内斜視では視野が狭くなり、足を踏み外したり、距離感がうまくつかめないことがありますが、先天性の場合は猫自身がその状況に順応して生活できるようになるため、生活に大きな支障が出ることはあまりありません。
一方、後天性に斜視になった場合には視野に突然異常が出るため、猫はその状況にうまく順応できず、発症初期にはよろよろ歩いたり、物にぶつかる、転ぶなどといった症状が顕著に見られます。
また、脳に問題がある場合には痙攣発作や意識障害、行動の異常が見られることもあります。
猫の斜視の原因とは
先天性です。
シャム猫や、薄い毛色の猫(薄茶や薄いグレーの猫)では、先天的に内斜視になりやすい傾向があり、これには毛色にポインテッドを発現させるサイアミーズ遺伝子と、薄い毛色を発現させるダイリュート遺伝子が関与しています。
これらの遺伝子には視覚にも関わるメラニン色素を抑制する働きがあります。
その働きが網膜に及ぶと、網膜から視神経、脳へ視覚が伝達される経路に異常が起こり、それを補正するために内斜視にして視野を狭め、視覚情報を処理しやすくしているといわれています。
後天性に起こった場合は病院を受診しましょう。
高所からの落下や交通事故などの外傷によって頭部に外傷が生じた際に、視神経に異常が生じて斜視になる場合があります。
他には眼の周りの筋肉の断裂や、腫瘍や外傷によって交感神経麻痺が起こった場合、水頭症や脳梗塞、くも膜下出血などの脳の異常によっておこるものもあります。

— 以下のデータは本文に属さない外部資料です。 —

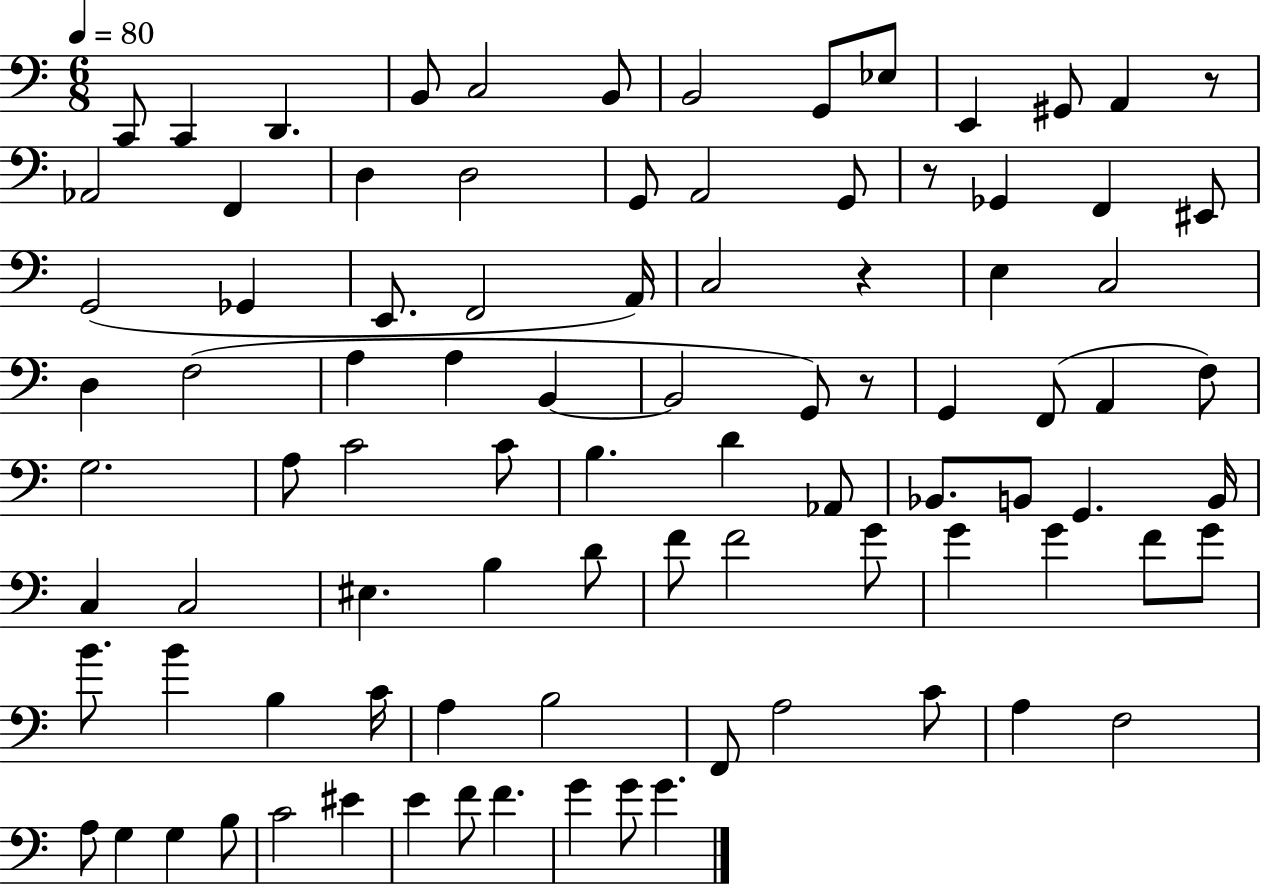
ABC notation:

X:1
T:Untitled
M:6/8
L:1/4
K:C
C,,/2 C,, D,, B,,/2 C,2 B,,/2 B,,2 G,,/2 _E,/2 E,, ^G,,/2 A,, z/2 _A,,2 F,, D, D,2 G,,/2 A,,2 G,,/2 z/2 _G,, F,, ^E,,/2 G,,2 _G,, E,,/2 F,,2 A,,/4 C,2 z E, C,2 D, F,2 A, A, B,, B,,2 G,,/2 z/2 G,, F,,/2 A,, F,/2 G,2 A,/2 C2 C/2 B, D _A,,/2 _B,,/2 B,,/2 G,, B,,/4 C, C,2 ^E, B, D/2 F/2 F2 G/2 G G F/2 G/2 B/2 B B, C/4 A, B,2 F,,/2 A,2 C/2 A, F,2 A,/2 G, G, B,/2 C2 ^E E F/2 F G G/2 G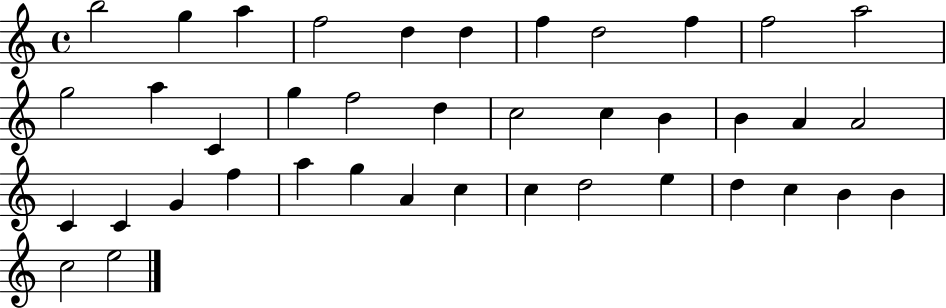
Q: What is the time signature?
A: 4/4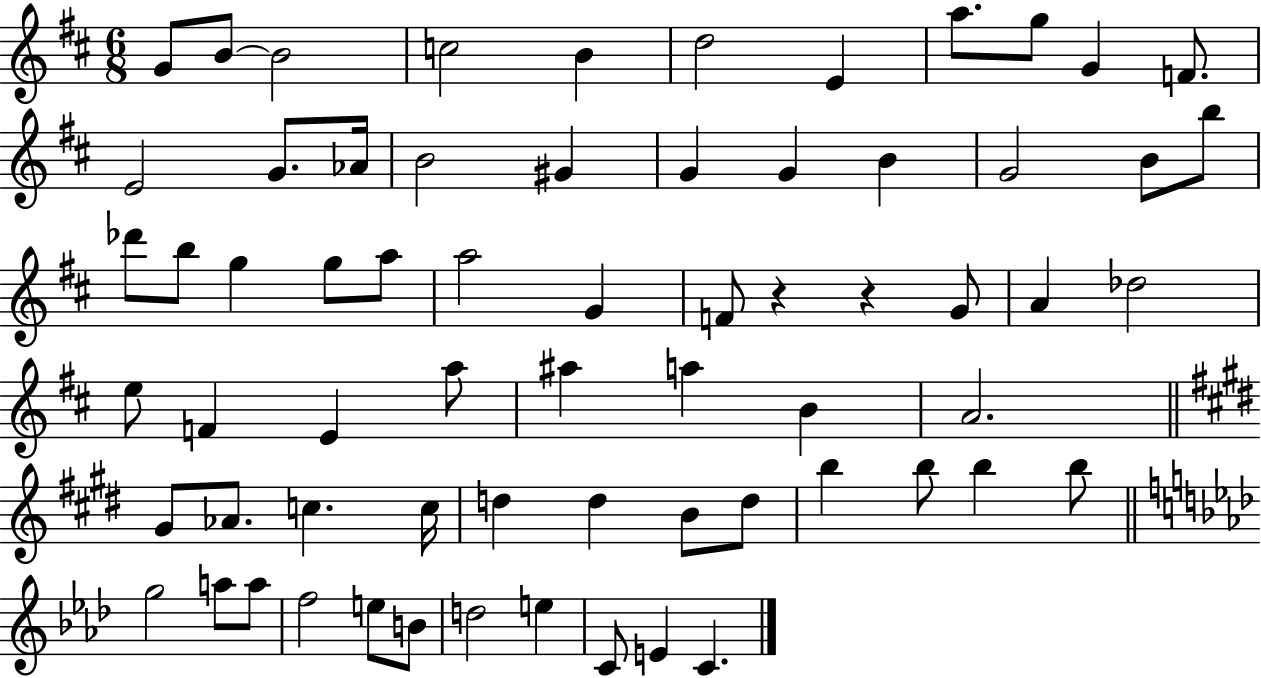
G4/e B4/e B4/h C5/h B4/q D5/h E4/q A5/e. G5/e G4/q F4/e. E4/h G4/e. Ab4/s B4/h G#4/q G4/q G4/q B4/q G4/h B4/e B5/e Db6/e B5/e G5/q G5/e A5/e A5/h G4/q F4/e R/q R/q G4/e A4/q Db5/h E5/e F4/q E4/q A5/e A#5/q A5/q B4/q A4/h. G#4/e Ab4/e. C5/q. C5/s D5/q D5/q B4/e D5/e B5/q B5/e B5/q B5/e G5/h A5/e A5/e F5/h E5/e B4/e D5/h E5/q C4/e E4/q C4/q.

水頭症によっておこる斜視は外斜視の場合が多くなります。
もともと斜視が見られなかった猫に斜視が見られるようになった場合には、命に関わる病気のこともあるので、すぐに病院へ連れて行きましょう。
猫の斜視の好発品種について
以下の猫種で好発がみられます。
- シャム
- トンキニーズ
- バーマン
- ヒマラヤン
- ラグドール
これらの猫では先天性の内斜視がよく見られます。
雑種猫でもポインテッド(手足の先や鼻、耳など体の先端だけに濃い色が出る毛色)の猫はサイアミーズ遺伝子を持つため、同様に先天性の内斜視が見られることがあります。
また、色素の薄いアルビノの猫にも先天性の内斜視が見られることがあります。
猫の斜視の予防方法について
予防は困難です。
多くが先天性なので、予防できる方法はありません。
猫の斜視の治療方法について
先天性の場合は無治療で問題ありません。
先天性の斜視は、治療する方法はなく、その必要もありません。
眼の周りの筋肉の緊張を調整することで一時的に改善させることはできますが、視覚に異常があるため、それを補正するためにやがては元に戻ってしまいます。
内斜視では視野が通常より狭くなりますが、猫自身がその状況にうまく順応して生活するため、大きな支障が出ることはありません。
後天性の斜視には原因の治療を検討します。
後天性の斜視は、脳や視神経、筋肉などに何らかの異常が生じて起こります。
その場合はより詳細な眼科検査やMRIなどの精密検査を受けたうえで、それぞれの原因に対する適切な治療を検討します。